Google, honey, we need to talk…

Reading through this article on Google’s blog, I have to laugh at their title reference to the NPR bit that aired last week.  They’re talking about patents related to Android, of course. That, the nation’s heat wave, and the embarrassment that is our nation’s inability to balance a budget is all there is to talk about, really.

Here’s the quote that gets me:

They’re doing this by banding together to acquire Novell’s old patents (the “CPTN” group including Microsoft and Apple) and Nortel’s old patents (the “Rockstar” group including Microsoft and Apple), to make sure Google didn’t get them.

Google, if you were my friend’s boyfriend I’d label you a playah and tell her to dump you like a sack of concrete.  You have money and could have won that bid if you’d wanted to.  You chose to let those patents go and now expect us to believe that you’re mad about it? Please.

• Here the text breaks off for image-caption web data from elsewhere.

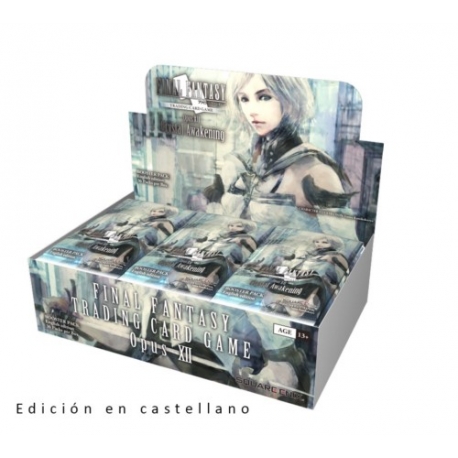 CAJA DE 36 SOBRES DEL JUEGO DE CARTAS FINAL FANTASY TCG OPUS XII DE SQUARE ENIX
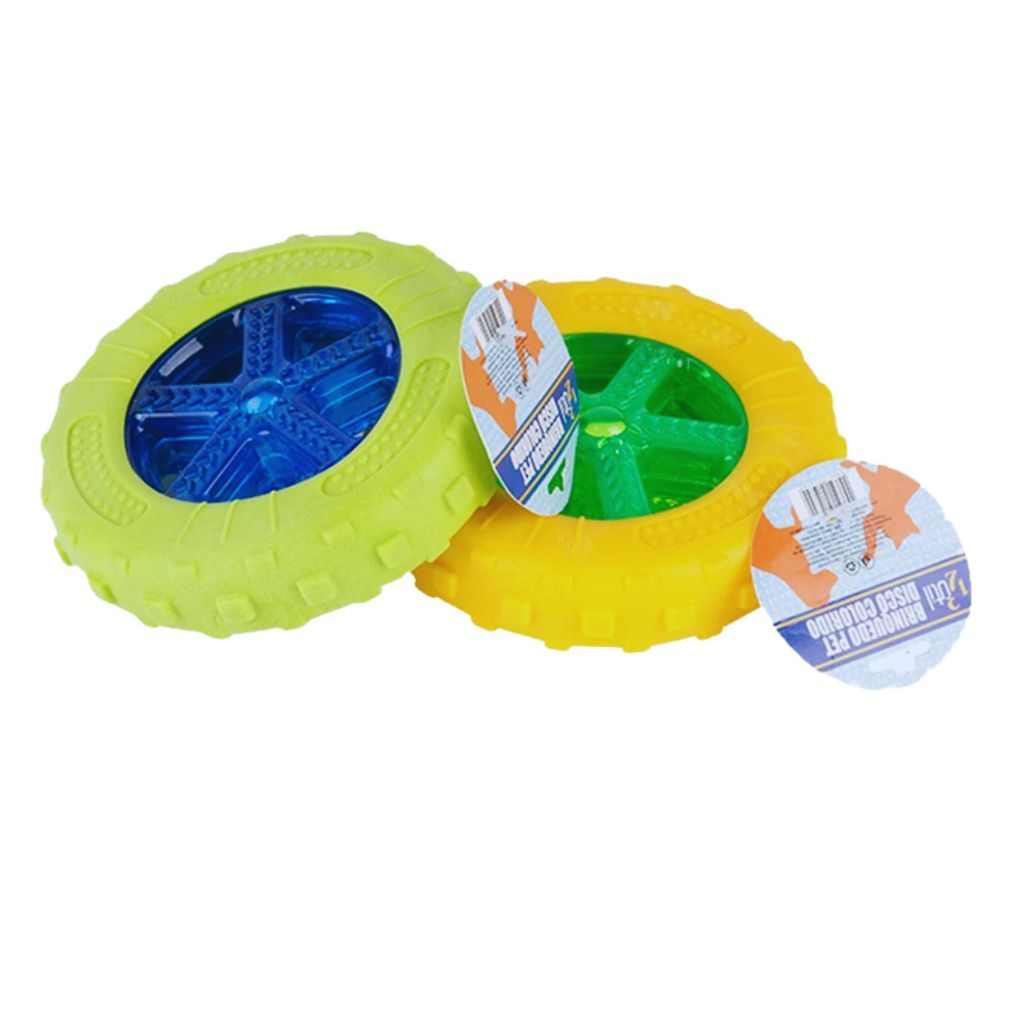 Brinquedo Disco Colorido para Pets - Diversão e Bem-Estar | Caprioli - Detalhes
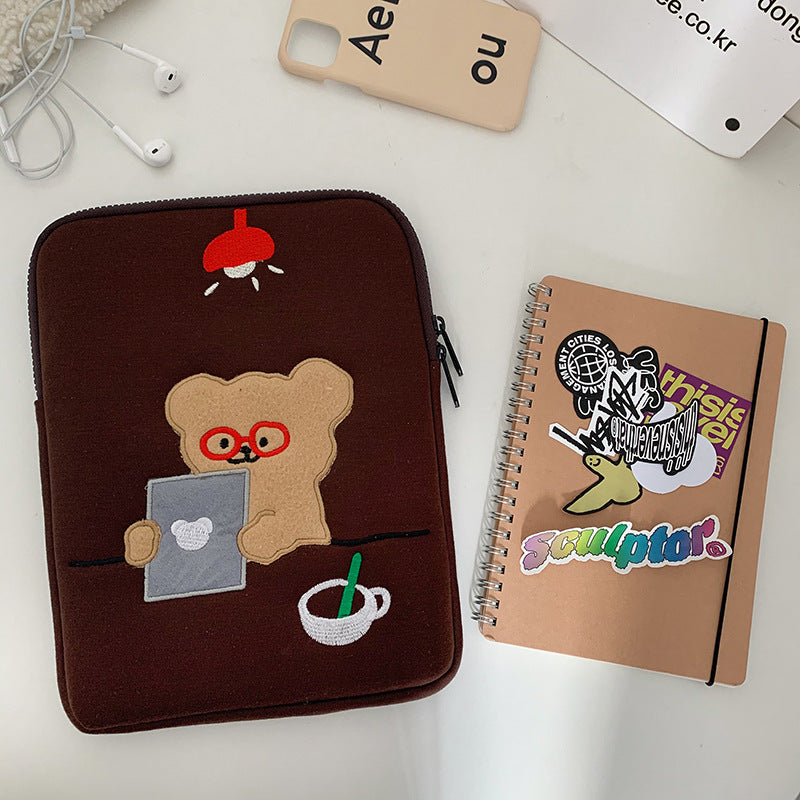 Mignon ours Portable Sac Liner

And I don’t think I buy this either:

Instead of competing by building new features or devices, they are fighting through litigation.

So, wait.  Apple doesn’t build new features or devices?  I may have been born at night but it wasn’t last night.  Not buying it.  Ditto Microsoft.  They may not be “Charlie Sheen Winning” at their new features and devices, but they are not foregoing all innovation in favor of litigation.  That’s just cooky-talk.

No, I think Google is trying to illustrate absurdity by being absurd.  I see what you’re saying and I think that ultimately, the system can’t continue to function as it is:  you’re 100% right about that.  But lets don’t go spouting off a bunch of nonsense in your blog that no one really believes.  Just come out and say “The patent system is broken and we don’t like it.”  Then come up with viable solutions instead of whining that someone beat you out on the Nortel patents and people are litigating instead of innovating.  Those things make you look stupid.